El Rey Felipe VI enfrenta una encrucijada brutal: divorcio o abdicación. Doña Letizia y la Reina Sofía están en el centro de una crisis sin precedentes que podría cambiar para siempre la monarquía española. Esta situación explosiva genera inquietud y urgencia en Zarzuela, mientras el rey toma una decisión trascendental.
Las tensiones dentro de la familia real han llegado a un punto crítico. Pilar Eyre, reconocida periodista experta en la Casa Real, advierte que el divorcio entre Felipe VI y Doña Letizia es una opción que ya se contempla seriamente. Las diferencias entre ambos son irreparables y la situación parece insostenible.
Desde Zarzuela, la permanencia de la Reina Letizia en el Palacio hasta abril o mayo de 2025, coincidiendo con la mayoría de edad de la Infanta Sofía, es vista con gran recelo. La fecha marca un posible punto de inflexión para que se formalice el divorcio, según fuentes cercanas.

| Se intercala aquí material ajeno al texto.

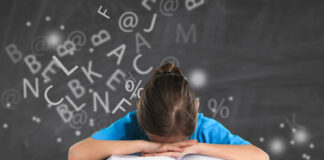 My Story, Il progetto che dà voce ai ragazzi e alle ragazze con DSA fa tappa a Vicenza AID Vicenza dislessia DSA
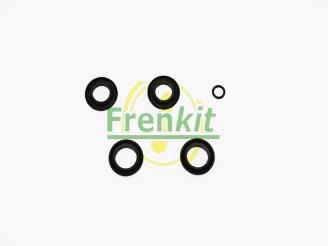 123062 Frenkit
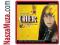 The Best Of Imperial Recordings 1965 68 Cher 2 Cd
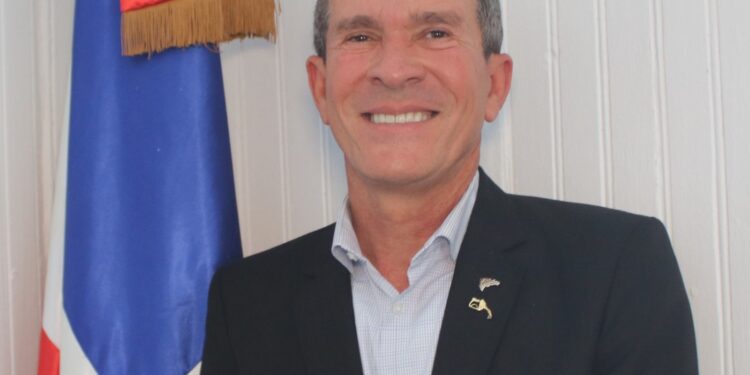 Anadegas fija posición: “sector detallista de combustibles debe ser regulado”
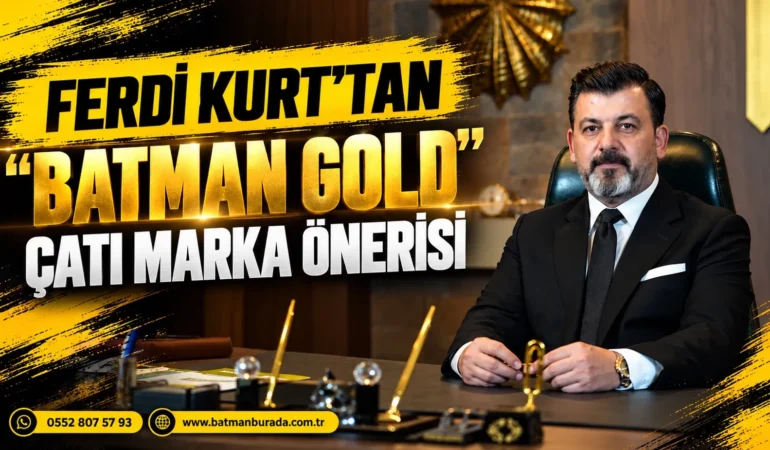 Ekran görüntüsü 2026-09-25 152512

Pero ese no es el único escenario sobre la mesa. Expertos en la prensa real manejan otra teoría impactante: la abdicación de Doña Letizia. La reina podría renunciar a su título y, en consecuencia, dejar de ser esposa de Felipe VI en un contexto que alteraría profundamente la imagen pública de la monarquía.
Esta opción busca mitigar el daño que amenazantes publicaciones y libros, como el inminente lanzamiento de Jaime del Burgo, podrían causar a la Corona. El autor, con información sensible y polémica, promete sacudir a Zarzuela con denuncias sobre la Reina Letizia.
La abdicación supondría un giro radical que cambiaría la narrativa pública, reduciendo el impacto mediático en torno a la figura de Letizia Ortiz. Aunque el dolor personal para Felipe VI seguiría intacto, la decisión se pensaría en función del reino y la estabilidad institucional.

En este delicado momento, Doña Sofía, la Reina Madre, ha intervenido para aconsejar a su hijo que reflexione con calma. Le insta a esperar que las aguas se calmen antes de tomar una decisión definitiva que afectará no solo a la familia, sino a toda España.
La opinión de la Reina Sofía enfatiza la dimensión política de esta crisis. Ella ve con claridad que el Rey Felipe VI debe sopesar las opciones con cabeza fría para proteger la monarquía y evitar un escándalo que podría desestabilizar la institución más emblemática del país.
Mientras tanto, la casa real parece inclinarse por una solución que combine estrategia y discreción: permitir que Letizia se mantenga alejada del ojo público y negociar un divorcio que podría formalizarse en 2025, cuando la infanta Sofía alcance la mayoría de edad.
El impacto de esta decisión va más allá del ámbito familiar. La estabilidad política y la percepción pública de la Corona están en juego. La presión de los medios y las especulaciones han creado un ambiente de tensión extrema en los pasillos de Zarzuela.
Esta crisis interna revela también una disputa de poder silenciosa. Se trata de proteger legados, manejar influencias y ajustar cuentas internas que podrían marcar un antes y un después en la monarquía española contemporánea.
El Rey Felipe VI se encuentra, por tanto, frente a un dilema complejo y urgente: elegir entre la vía del divorcio o la abdicación de Doña Letizia, cada opción con consecuencias profundas para la Corona, sus propios sentimientos y la estabilidad del Reino de España.

Los próximos días serán decisivos para despejar el futuro inmediato de la familia real. El pueblo español y la comunidad internacional observan con atención esta encrucijada que puede cambiar el rostro de la Corona y definir un nuevo capítulo en la historia del país.
Ante esta tormenta política y mediática, la monarquía española debe encontrar un equilibrio entre transparencia y protección institucional. Felipe VI tiene sobre sus hombros una carga histórica, en la que cada paso podría tener un impacto monumental.
Cualquier movimiento en esta partida estratégica será observado con lupa, y cada decisión será escrutada por analistas, políticos y ciudadanos. La estabilidad de la Casa Real está en juego y la verdad detrás de su futuro comienza a salir a la luz con fuerza.
El tiempo apremia y la tensión crece en Zarzuela. Se espera que Felipe VI tome una postura definitiva muy pronto, que podría culminar en un anuncio inesperado que cambiaría para siempre la estructura y la imagen pública de la institución real.
En conclusión, la opción del divorcio o la abdicación de Doña Letizia es un debate abierto y urgente que Felipe VI debe resolver. Esta crisis no es solo familiar, es un reto político y social que marcará la historia reciente de España y su monarquía.